Phase 5: API Binary Download Endpoint
Goal: Support deployments where shared Docker volumes are impractical (Kubernetes, ECS, remote Docker hosts).
Effort: 1 day
Dependencies: Phase 1 (agent binary exists)
5.1 New API Route
Add to crates/api/src/routes/:
GET /api/v1/agent/binary
GET /api/v1/agent/binary?arch=x86_64 (default)
GET /api/v1/agent/binary?arch=aarch64
Response: application/octet-stream
Headers: Content-Disposition: attachment; filename="attune-agent"
The API serves the binary from a configurable filesystem path (e.g., /opt/attune/agent/attune-agent). The binary can be placed there at build time (baked into the API image) or mounted via volume.
Configuration (config.yaml):
agent:
binary_dir: /opt/attune/agent # Directory containing agent binaries
# Files expected: attune-agent-x86_64, attune-agent-aarch64
OpenAPI documentation via utoipa:
#[utoipa::path(
get,
path = "/api/v1/agent/binary",
params(("arch" = Option<String>, Query, description = "Target architecture (x86_64, aarch64)")),
responses(
(status = 200, description = "Agent binary", content_type = "application/octet-stream"),
(status = 404, description = "Binary not found for requested architecture"),
),
tag = "agent"
)]
Authentication: This endpoint should be unauthenticated or use a simple shared token, since the agent needs to download the binary before it can authenticate.
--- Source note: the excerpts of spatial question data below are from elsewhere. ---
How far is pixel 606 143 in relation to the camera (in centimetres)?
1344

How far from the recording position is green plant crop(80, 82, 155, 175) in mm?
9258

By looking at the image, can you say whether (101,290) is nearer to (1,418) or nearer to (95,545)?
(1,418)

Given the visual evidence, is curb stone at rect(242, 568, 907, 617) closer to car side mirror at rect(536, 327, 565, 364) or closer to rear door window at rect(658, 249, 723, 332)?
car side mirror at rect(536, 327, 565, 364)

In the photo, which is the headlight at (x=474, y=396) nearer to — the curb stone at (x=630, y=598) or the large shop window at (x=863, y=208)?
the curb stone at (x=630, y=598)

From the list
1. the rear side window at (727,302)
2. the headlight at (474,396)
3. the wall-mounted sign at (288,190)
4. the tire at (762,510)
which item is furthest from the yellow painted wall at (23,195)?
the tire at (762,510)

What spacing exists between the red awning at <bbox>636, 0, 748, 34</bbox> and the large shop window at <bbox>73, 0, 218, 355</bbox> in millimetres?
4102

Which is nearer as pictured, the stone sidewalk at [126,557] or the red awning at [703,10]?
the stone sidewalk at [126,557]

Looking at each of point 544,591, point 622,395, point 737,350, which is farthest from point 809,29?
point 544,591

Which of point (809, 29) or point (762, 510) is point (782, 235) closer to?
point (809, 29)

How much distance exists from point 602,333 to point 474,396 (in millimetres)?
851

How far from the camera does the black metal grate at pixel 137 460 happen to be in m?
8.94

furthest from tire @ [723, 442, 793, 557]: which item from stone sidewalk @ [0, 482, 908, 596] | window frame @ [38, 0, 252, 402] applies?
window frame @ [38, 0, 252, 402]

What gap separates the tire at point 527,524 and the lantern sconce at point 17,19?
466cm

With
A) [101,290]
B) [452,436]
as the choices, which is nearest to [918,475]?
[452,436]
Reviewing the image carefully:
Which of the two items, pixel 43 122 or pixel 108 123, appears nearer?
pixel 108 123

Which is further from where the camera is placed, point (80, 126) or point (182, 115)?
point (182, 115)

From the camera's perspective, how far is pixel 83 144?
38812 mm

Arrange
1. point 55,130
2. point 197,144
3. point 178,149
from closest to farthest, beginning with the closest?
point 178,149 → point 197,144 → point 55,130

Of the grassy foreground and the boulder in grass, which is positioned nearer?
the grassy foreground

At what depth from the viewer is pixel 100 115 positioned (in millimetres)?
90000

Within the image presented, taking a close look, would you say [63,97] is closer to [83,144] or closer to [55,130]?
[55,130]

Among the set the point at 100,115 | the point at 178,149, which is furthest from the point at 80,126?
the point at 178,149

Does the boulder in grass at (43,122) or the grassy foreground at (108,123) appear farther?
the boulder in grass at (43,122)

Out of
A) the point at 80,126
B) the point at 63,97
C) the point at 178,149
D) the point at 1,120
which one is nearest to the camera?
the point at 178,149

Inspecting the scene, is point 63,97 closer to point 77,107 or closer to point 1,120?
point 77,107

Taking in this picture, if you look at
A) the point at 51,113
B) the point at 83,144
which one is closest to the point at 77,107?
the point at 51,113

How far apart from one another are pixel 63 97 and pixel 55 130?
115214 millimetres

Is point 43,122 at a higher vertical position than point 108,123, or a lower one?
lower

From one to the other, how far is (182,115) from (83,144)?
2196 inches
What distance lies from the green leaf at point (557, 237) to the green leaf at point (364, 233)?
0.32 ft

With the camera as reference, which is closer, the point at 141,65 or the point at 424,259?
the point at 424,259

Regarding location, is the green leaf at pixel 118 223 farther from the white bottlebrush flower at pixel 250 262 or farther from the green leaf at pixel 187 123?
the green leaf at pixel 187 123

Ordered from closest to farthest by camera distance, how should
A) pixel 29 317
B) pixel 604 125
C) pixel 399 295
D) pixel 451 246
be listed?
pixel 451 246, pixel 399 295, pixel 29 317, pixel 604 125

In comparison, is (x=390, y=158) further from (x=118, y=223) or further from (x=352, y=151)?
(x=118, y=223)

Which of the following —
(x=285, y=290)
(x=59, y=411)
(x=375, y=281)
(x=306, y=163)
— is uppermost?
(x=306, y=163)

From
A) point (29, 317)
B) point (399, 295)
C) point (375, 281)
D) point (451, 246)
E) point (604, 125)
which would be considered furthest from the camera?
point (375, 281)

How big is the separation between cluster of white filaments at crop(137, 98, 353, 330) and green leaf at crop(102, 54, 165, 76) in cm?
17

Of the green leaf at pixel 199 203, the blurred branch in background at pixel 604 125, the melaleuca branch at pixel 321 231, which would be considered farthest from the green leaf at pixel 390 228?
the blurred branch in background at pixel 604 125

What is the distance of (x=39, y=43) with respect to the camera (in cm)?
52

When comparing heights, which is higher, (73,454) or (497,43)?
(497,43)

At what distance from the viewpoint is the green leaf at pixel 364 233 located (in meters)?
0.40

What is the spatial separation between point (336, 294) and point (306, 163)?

Alternatively, require basic auth or a bootstrap token passed via environment variable.
5.2 Bootstrap Wrapper Script
Provide scripts/attune-agent-wrapper.sh for use as a container entrypoint:
#!/bin/sh
# attune-agent-wrapper.sh — Bootstrap the Attune agent in any container
set -e
AGENT_DIR="${ATTUNE_AGENT_DIR:-/opt/attune/agent}"
AGENT_BIN="$AGENT_DIR/attune-agent"
AGENT_URL="${ATTUNE_AGENT_URL:-http://attune-api:8080/api/v1/agent/binary}"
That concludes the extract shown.